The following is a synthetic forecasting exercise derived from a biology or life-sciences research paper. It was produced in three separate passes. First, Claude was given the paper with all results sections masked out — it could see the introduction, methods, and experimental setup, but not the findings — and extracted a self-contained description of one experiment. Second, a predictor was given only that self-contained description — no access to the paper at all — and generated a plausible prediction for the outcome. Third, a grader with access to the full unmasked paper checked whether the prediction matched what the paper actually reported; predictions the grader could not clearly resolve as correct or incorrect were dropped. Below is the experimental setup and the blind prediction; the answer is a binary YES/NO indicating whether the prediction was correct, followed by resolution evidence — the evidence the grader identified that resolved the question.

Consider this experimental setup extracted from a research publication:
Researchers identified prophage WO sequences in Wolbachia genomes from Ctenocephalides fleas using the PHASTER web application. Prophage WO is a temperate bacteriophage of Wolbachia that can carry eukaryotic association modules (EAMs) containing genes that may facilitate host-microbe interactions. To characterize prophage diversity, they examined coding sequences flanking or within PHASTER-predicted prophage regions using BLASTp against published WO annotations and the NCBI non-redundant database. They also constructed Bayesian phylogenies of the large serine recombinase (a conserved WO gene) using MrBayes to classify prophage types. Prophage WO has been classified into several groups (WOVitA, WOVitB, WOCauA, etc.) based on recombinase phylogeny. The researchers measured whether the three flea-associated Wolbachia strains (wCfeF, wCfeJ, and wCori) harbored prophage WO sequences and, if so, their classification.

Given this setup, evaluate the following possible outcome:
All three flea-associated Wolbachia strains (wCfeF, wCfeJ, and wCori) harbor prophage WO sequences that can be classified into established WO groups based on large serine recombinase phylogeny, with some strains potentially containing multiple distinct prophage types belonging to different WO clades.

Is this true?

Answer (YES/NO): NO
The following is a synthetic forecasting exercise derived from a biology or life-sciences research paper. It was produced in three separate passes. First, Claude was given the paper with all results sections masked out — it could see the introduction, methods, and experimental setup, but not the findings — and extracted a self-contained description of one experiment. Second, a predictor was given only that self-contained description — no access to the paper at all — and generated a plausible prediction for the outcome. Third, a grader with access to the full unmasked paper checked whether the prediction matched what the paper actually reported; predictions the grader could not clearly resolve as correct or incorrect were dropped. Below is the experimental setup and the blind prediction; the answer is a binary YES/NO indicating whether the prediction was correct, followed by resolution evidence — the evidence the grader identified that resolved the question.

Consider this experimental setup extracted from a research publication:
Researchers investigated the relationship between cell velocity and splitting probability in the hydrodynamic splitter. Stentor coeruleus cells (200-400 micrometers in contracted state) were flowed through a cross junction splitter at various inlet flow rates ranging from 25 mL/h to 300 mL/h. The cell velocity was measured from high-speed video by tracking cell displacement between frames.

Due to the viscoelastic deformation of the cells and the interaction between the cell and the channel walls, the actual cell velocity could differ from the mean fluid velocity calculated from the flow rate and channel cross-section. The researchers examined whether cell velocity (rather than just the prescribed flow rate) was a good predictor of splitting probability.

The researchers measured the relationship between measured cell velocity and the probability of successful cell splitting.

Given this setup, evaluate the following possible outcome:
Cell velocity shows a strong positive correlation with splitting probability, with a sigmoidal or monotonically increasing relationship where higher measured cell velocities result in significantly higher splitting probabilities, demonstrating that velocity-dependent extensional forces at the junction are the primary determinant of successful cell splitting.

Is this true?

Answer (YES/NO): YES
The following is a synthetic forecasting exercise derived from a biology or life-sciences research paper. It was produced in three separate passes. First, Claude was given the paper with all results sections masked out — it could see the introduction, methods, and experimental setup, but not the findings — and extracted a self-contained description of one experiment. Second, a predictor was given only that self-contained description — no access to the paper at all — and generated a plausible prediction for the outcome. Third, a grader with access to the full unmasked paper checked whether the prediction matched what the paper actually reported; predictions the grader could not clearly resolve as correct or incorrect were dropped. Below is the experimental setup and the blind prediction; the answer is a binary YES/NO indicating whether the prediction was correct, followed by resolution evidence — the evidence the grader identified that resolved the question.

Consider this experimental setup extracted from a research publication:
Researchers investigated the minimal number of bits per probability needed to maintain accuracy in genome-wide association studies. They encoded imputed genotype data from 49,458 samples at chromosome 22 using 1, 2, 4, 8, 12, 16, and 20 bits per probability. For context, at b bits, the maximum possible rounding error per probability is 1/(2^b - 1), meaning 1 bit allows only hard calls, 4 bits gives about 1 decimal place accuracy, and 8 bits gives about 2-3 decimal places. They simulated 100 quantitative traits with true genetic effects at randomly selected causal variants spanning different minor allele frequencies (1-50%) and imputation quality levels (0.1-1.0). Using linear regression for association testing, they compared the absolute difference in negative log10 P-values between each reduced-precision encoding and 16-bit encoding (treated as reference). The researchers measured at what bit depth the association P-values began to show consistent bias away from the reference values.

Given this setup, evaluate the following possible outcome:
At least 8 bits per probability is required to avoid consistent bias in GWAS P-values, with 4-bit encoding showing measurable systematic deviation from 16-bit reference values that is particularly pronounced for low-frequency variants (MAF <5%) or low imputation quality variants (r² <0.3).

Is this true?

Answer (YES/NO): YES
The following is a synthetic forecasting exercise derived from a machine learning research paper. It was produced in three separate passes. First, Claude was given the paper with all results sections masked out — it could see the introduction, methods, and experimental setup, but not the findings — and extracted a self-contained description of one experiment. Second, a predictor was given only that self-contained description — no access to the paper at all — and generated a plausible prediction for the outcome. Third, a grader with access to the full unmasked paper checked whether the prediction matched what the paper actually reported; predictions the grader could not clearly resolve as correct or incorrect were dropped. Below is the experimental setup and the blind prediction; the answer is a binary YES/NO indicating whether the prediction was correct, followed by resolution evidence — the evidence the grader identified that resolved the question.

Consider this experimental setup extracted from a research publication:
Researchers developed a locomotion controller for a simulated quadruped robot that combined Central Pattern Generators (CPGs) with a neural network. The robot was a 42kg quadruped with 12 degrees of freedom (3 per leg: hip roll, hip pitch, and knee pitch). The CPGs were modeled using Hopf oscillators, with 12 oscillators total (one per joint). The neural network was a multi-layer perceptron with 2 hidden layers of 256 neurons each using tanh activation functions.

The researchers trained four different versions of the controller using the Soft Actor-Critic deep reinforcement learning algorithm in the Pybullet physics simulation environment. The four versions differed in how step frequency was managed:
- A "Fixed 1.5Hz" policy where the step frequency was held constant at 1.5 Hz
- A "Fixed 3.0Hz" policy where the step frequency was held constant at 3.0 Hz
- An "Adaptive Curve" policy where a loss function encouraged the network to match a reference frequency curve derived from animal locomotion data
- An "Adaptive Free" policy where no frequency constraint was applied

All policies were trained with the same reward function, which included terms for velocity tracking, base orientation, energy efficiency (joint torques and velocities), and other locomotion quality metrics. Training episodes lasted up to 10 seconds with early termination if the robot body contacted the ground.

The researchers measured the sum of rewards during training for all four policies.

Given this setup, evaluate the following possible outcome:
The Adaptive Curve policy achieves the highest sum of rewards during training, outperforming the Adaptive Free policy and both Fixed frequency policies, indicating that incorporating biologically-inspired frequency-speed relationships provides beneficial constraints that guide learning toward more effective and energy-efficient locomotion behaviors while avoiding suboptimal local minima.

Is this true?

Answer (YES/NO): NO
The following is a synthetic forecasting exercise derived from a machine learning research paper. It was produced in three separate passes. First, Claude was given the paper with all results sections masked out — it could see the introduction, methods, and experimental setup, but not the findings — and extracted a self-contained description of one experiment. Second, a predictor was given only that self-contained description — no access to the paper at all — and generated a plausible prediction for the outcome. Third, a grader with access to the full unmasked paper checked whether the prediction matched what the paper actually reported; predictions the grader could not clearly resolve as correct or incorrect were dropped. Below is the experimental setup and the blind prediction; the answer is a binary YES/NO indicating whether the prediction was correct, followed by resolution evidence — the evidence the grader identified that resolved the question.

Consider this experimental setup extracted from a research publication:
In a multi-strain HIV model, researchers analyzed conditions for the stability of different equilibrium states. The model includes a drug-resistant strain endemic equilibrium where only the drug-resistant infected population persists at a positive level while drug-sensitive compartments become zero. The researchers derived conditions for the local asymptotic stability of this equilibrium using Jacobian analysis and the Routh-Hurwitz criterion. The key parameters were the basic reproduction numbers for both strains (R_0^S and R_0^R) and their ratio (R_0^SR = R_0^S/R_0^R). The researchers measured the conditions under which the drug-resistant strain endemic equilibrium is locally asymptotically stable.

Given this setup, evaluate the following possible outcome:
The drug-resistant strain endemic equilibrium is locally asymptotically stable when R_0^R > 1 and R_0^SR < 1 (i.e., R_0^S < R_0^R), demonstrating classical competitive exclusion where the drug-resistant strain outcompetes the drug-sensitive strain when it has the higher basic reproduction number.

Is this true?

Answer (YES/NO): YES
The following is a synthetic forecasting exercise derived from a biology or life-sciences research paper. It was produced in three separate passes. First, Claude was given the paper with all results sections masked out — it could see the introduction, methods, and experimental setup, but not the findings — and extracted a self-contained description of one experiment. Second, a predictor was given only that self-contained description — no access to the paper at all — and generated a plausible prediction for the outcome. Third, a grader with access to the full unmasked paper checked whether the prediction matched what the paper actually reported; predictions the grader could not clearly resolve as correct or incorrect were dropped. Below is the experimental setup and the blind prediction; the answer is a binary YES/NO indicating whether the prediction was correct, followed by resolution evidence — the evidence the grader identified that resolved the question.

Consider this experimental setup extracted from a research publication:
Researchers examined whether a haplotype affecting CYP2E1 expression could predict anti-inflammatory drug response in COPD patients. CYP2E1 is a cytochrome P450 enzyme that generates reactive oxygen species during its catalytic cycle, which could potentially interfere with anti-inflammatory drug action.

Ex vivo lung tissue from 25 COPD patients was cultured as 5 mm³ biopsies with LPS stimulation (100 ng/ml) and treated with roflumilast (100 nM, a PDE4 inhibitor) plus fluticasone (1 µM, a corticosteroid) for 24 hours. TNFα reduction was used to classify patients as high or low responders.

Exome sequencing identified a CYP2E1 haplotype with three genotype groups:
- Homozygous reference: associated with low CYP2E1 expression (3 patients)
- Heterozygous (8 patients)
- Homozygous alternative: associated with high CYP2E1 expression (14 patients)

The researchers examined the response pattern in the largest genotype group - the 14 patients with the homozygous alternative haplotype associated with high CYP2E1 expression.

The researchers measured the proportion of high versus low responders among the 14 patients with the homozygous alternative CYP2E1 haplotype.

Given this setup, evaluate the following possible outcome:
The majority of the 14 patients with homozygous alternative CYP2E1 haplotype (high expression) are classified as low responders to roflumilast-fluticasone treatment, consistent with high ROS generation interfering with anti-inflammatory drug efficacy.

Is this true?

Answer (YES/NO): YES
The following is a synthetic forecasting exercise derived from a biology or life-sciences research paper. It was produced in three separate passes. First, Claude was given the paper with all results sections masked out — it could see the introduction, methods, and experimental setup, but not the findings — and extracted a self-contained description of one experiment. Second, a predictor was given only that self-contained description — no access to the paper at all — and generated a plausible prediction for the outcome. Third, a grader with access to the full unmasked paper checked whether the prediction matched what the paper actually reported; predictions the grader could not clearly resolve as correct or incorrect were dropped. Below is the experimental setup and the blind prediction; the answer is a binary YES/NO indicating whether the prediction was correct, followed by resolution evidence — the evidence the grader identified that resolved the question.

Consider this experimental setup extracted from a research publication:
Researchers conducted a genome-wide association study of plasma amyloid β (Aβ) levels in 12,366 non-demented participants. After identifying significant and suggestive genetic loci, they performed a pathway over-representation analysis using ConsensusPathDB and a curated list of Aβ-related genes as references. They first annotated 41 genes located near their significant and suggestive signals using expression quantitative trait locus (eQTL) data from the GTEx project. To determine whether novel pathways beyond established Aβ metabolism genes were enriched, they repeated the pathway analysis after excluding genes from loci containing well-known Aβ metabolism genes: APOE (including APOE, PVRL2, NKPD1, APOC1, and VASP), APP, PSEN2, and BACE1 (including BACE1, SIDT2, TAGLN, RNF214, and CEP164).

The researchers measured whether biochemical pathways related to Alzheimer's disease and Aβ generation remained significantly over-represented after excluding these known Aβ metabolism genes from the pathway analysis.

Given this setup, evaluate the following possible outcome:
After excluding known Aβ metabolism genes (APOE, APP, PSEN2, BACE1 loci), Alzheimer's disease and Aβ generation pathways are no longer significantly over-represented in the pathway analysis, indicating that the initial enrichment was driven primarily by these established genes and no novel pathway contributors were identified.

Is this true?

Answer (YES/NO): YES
⁂
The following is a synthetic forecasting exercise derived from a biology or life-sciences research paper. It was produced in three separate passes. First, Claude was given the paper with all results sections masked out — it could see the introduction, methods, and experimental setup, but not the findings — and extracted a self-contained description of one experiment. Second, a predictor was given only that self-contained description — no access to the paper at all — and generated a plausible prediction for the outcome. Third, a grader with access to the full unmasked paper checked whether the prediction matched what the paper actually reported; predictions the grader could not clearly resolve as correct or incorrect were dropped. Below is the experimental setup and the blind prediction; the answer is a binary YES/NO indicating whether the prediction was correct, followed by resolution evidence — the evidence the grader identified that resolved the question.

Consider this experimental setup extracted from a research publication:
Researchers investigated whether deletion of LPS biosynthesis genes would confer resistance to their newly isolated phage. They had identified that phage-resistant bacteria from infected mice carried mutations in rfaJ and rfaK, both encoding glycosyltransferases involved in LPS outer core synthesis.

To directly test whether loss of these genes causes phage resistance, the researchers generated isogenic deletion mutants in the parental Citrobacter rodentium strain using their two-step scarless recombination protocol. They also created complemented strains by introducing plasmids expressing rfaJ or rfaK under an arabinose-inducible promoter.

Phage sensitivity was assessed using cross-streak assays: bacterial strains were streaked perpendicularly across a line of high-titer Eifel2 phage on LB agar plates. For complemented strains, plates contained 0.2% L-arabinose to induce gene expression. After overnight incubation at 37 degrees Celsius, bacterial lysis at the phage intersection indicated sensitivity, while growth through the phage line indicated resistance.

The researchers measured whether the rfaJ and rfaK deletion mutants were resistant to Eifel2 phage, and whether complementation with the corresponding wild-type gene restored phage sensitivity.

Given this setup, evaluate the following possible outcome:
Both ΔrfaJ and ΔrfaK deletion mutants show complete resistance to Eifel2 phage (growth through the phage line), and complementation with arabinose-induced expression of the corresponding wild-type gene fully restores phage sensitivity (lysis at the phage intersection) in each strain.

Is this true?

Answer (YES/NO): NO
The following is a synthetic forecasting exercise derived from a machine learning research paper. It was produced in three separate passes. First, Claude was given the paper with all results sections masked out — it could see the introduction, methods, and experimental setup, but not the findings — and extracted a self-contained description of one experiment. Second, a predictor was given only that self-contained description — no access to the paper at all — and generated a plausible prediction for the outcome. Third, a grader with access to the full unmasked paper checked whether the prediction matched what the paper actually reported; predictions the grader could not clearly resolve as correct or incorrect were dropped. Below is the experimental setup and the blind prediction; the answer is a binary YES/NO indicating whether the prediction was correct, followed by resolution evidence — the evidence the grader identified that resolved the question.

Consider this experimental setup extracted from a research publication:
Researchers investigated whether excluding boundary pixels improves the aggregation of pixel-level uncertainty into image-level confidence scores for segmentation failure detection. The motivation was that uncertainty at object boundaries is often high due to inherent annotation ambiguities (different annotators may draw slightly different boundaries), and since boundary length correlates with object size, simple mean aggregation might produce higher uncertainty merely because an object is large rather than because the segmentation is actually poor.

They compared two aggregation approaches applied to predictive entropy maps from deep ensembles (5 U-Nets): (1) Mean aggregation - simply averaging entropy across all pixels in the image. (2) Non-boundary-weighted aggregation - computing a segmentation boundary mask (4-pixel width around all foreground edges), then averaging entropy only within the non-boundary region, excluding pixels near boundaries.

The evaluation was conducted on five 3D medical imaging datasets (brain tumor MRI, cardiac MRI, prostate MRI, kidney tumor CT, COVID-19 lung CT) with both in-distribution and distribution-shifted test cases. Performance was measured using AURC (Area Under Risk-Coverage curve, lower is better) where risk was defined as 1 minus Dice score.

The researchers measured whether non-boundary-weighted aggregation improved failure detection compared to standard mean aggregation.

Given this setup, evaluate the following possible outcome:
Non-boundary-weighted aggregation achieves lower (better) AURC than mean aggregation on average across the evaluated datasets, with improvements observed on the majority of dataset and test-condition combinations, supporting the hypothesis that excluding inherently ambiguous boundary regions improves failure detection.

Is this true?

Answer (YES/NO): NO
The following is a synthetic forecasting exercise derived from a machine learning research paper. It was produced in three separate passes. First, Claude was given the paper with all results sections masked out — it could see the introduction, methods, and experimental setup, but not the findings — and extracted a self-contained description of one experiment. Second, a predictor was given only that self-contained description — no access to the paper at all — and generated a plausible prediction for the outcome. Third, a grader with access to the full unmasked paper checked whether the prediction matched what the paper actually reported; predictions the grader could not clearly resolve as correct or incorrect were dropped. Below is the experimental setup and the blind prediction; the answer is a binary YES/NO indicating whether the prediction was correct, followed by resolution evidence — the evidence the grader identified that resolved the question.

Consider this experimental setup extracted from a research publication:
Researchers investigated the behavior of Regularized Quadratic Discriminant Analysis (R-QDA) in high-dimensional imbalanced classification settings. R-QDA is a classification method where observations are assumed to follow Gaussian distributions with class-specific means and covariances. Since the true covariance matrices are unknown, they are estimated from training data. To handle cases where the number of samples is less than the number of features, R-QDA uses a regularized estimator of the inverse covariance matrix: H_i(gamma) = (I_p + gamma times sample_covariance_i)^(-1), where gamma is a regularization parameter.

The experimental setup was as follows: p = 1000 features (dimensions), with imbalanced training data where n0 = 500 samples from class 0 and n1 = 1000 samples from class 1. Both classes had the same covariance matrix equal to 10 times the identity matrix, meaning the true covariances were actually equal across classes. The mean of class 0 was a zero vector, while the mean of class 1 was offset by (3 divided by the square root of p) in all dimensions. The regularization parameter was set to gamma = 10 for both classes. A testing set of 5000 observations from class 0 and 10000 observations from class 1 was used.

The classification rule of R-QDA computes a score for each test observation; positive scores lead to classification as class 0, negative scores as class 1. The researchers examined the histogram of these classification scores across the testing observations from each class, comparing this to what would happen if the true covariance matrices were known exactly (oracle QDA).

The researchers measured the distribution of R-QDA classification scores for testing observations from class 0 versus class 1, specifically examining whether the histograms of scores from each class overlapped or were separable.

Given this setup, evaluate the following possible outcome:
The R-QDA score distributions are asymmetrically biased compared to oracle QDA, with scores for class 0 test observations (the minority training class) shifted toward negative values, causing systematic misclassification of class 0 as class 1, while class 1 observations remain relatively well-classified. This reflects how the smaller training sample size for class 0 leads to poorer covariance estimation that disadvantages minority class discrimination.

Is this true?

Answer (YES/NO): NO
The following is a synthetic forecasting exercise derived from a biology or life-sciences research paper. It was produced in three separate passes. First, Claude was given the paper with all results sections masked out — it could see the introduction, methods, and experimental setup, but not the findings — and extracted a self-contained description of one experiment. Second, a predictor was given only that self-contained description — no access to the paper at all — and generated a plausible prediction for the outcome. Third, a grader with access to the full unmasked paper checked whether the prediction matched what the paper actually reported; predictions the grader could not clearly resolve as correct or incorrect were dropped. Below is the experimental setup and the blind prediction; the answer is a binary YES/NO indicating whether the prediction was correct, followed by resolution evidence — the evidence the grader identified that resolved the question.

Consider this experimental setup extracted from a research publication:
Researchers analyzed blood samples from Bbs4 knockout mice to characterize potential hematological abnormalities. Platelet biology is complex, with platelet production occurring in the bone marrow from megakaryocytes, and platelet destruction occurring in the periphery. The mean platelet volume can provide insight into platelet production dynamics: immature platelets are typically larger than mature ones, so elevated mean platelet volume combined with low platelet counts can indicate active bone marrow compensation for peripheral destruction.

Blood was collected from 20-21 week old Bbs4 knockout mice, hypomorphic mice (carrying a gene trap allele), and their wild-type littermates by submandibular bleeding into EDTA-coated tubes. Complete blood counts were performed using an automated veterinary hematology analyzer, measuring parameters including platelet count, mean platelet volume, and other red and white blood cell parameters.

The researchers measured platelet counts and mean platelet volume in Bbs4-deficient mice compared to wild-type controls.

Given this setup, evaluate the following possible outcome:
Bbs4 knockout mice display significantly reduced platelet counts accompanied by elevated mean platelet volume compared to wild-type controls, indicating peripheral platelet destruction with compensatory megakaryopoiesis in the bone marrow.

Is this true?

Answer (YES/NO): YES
⁂
Work instruction
Please transcribe only the lines in the records above running from the line that has "Exome sequencing identified" through the line that has "- Homozygous alternative: associated", both included, exactly as they appear.

Response to the task
Exome sequencing identified a CYP2E1 haplotype with three genotype groups:
- Homozygous reference: associated with low CYP2E1 expression (3 patients)
- Heterozygous (8 patients)
- Homozygous alternative: associated with high CYP2E1 expression (14 patients)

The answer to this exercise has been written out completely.